Auggie latches on to my pinkie, and we head back down. “It’s all yours,” he tells Melissa and her friend as we head down and wait in the car. I really hope he doesn’t break my heart. I don’t know how much more I can take.

Chapter 13

River, Age 18

Auggie and I always said that we would go to our senior prom together. He would go to mine, and I would go to his. He was seeing a girl earlier during our senior year, but he broke it off a few months ago. I was kind of hurt, but I couldn’t really say anything. I had been clear that I thought we should remain friends. I wanted him to have the full senior experience.
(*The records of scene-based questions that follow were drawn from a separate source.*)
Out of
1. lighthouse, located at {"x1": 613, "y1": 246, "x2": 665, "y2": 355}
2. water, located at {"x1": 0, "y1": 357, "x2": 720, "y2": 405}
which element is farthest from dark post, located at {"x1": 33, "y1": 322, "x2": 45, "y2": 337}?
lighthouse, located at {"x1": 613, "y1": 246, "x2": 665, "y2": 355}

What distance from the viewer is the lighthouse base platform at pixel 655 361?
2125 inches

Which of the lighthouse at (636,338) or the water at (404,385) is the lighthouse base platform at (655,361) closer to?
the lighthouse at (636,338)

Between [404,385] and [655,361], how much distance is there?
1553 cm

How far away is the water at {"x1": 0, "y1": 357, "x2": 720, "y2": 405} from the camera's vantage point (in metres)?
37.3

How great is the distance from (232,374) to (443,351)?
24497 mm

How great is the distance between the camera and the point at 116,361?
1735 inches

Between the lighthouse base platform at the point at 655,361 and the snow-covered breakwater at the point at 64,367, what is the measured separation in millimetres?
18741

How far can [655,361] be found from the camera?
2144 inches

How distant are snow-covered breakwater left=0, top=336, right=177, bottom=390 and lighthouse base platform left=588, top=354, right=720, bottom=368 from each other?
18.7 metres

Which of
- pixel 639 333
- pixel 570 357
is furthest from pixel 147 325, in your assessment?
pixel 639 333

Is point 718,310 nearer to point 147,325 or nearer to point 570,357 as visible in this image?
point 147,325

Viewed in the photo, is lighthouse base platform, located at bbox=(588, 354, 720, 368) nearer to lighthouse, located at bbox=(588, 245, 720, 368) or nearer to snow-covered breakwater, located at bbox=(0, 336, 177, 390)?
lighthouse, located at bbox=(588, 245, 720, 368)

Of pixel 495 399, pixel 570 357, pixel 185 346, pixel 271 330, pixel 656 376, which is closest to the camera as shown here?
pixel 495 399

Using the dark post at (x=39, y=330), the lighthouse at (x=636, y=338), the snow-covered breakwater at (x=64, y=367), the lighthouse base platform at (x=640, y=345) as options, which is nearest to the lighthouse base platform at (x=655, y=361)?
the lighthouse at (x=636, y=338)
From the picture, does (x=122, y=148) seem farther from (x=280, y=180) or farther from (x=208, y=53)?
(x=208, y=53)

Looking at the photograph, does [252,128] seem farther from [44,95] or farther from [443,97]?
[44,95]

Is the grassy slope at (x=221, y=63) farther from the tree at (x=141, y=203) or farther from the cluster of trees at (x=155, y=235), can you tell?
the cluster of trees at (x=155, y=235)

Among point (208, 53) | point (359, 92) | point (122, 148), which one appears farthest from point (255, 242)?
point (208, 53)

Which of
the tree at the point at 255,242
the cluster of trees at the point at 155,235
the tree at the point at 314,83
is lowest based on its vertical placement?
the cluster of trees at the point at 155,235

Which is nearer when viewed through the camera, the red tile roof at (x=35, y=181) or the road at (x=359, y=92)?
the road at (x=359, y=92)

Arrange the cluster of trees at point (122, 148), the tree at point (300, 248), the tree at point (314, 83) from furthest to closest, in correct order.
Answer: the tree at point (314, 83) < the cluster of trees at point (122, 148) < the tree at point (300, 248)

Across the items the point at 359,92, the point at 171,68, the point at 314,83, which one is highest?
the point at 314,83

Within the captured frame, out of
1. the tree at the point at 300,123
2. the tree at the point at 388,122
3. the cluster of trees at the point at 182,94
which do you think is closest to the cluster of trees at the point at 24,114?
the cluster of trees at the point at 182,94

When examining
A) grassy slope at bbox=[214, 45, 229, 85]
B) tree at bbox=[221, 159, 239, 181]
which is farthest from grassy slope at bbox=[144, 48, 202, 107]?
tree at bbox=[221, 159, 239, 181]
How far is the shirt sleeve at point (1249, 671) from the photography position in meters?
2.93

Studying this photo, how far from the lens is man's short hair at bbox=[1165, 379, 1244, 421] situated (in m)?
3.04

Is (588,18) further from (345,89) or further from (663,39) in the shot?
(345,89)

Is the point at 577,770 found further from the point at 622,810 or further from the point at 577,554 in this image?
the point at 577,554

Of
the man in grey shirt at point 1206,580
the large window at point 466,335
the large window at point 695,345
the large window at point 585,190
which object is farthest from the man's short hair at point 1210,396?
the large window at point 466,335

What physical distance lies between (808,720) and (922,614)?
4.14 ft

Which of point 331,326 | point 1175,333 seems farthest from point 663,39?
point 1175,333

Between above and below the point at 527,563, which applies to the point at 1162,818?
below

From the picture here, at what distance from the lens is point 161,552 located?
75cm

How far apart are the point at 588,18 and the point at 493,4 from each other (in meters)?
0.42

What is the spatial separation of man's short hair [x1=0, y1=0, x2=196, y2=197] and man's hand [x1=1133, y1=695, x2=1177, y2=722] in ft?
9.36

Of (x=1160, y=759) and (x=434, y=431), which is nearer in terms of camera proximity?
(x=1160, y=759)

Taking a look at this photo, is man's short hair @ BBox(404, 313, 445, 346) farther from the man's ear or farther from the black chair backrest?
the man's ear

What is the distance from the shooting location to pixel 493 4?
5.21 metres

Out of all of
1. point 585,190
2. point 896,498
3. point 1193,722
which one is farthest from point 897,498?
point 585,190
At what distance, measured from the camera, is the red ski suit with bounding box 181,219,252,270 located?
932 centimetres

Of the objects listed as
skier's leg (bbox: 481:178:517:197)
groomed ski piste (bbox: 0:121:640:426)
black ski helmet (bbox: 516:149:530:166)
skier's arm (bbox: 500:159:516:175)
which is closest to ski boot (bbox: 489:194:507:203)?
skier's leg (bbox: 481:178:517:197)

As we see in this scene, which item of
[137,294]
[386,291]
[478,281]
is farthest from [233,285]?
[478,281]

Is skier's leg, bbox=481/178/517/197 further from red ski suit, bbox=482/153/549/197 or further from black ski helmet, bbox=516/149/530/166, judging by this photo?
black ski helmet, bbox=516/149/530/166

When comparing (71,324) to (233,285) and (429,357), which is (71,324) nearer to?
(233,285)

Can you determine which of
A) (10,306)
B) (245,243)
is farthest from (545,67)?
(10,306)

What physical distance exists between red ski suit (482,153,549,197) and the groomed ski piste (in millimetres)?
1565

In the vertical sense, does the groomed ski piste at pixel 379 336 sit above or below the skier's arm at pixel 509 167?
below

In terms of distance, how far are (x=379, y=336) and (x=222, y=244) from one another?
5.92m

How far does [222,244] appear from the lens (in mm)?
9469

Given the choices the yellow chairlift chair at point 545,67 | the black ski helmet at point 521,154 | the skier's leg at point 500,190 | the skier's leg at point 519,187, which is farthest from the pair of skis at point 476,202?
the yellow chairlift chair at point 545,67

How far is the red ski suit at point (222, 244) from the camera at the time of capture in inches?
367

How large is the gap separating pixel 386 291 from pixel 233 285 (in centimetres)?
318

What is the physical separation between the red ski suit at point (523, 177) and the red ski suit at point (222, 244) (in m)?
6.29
I tried to give him an out. He had a lot of girls who were dying for him to ask them. His prom is this weekend, and my prom is next weekend. His parents decided to just buy him a tux instead of renting since he would be wearing the same one to both proms, just like I would be wearing the same dress to both. My parents aren’t poor by any means, but that doesn’t mean that they will just shell out money for two dresses that I would only wear once.

I love my dress, though. It’s made of blue tulle, long and flowy, and it makes me feel like a princess. It brings out my blue eyes, too. It shows a little cleavage.

I’m going to get my hair curled to look wavy, maybe pull a little up to keep it out of my face. I’ll have a natural look for my makeup. I have heels to go with my dress. I don’t usually wear them this high, but if my feet are in too much pain, I’ll just take them off. I really want to look good for Auggie.

Tonight, I’m going to tell Auggie that I changed my mind, and I finally want to be more than friends. We have less than a month of school, and I can come up and see him a ton this summer. He has to head to college early for baseball training, but we could spend a lot of time together beforehand. Before, we didn’t wantto be together because of the distance, but with us both going to the same college, there will be no reason to be separate.

We all decided to go to Mizzou. That was the only school that offered all three of us a full ride, and we will be close to our parents. The only thing that sucks about going to Mizzou is that Melissa got in too. Auggie keeps telling me it’s a big school, that we’ll probably never run into her, but after this summer, I highly doubt that.